Techniques for idea generation
The “Classical Invention” approach helps you discover connections by asking questions about your idea. Ask yourself questions about:

  • A physical object: what are its physical characteristics? What sort of structure does it have?
  • Events: exactly what happened? What was the cause? The consequences?
  • Abstract concepts: how do others define the concept or term? How do you define the term?
  • Propositions: what must be established before people believe the proposition? What counter-arguments must be refuted?

Even more techniques

  • The journalistic six (who, what, when, where, why, how?)
  • Historical examination
  • Block busting
  • Uses for
  • Improvements to
  • What-iffing
  • Reversal
  • Analogy and metaphor
  • Trigger concepts
  • Checklists
  • and many more!
For explanations, visit http://www.virtualsalt.com/crebook2.htm.Brainstorming tips from Ideo

Silicon Valley-based Ideo has sparked some of the most innovative products of the past decade – the Apple mouse, the Polaroid I-Zone Pocket Camera, and the Palm V, among others.

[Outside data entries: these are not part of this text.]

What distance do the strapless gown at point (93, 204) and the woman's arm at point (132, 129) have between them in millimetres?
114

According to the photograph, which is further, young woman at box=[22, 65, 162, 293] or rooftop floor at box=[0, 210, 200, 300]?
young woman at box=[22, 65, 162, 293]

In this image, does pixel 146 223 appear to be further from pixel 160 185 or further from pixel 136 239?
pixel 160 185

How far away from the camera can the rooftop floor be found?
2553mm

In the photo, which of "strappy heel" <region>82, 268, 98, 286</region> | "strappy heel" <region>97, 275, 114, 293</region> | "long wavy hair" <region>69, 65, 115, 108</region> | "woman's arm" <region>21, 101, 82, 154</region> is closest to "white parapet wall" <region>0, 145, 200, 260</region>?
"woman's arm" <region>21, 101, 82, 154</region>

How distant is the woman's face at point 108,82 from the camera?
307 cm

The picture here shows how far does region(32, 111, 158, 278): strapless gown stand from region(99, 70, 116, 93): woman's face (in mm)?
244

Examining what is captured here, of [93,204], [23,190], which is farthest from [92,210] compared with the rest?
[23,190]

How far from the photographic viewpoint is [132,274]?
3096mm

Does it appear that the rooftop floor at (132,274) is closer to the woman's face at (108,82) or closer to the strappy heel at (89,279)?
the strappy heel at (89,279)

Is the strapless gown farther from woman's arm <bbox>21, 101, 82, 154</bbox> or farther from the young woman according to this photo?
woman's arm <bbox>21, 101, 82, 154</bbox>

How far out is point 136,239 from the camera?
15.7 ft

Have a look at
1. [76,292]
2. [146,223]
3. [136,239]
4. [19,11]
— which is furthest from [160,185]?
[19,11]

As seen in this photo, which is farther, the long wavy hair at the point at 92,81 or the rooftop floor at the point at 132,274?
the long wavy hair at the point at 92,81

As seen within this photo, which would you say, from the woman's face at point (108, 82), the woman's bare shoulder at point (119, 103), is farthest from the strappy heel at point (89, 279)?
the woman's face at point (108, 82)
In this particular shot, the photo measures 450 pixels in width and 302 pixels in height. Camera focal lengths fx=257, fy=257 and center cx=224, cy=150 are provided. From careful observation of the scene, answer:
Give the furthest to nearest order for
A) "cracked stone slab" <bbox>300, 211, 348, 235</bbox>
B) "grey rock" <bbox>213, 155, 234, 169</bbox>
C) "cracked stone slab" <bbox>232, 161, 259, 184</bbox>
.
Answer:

But Ideo staffers don’t just sit around waiting for good ideas to pop into their heads. The company has institutionalized a process whereby ideas are coaxed to the surface through regular, structured brainstorming sessions. At Ideo, idea-generation exercises are “practically a religion,” product development manager Tom Kelley says. Here’s a short list of tips from the pros:

  1. Sharpen the focus
    Start with a well-honed statement of the problem at hand. The best topic statements focus outward on a specific customer need or service enhancement rather than inward on some organizational goal.
  2. Write playful rules
    Ideo’s primary brainstorming rules are simple: “Defer judgment” and “One conversation at a time.” The firm believes in its rules so strongly that they’re stenciled in eight-inch letters on conference-room walls. “If I’m the facilitator and somebody starts a critique or people start talking, I can enforce the rules without making it feel personal,” Kelley says. Other rules include, “Go for quantity,” “Be visual,” and “Encourage wild ideas.”
  3. Build and jump
    Most brainstorming sessions follow a power curve: they start out slowly, build to a crescendo, and then start to plateau. The best facilitators nurture the conversation in its early stages, step out of the way as the ideas start to flow, and then jump in again when energy starts to peter out.
  4. Get physical
    At Ideo, brainstorming sessions are often occasions for show-and-tell. Participants bring examples of competitors’ products, objects that relate to the problem, or elegant solutions from other fields as springboards for ideas. Ideo also keeps materials on hand – blocks, foam core, tubing – to build crude models of a concept.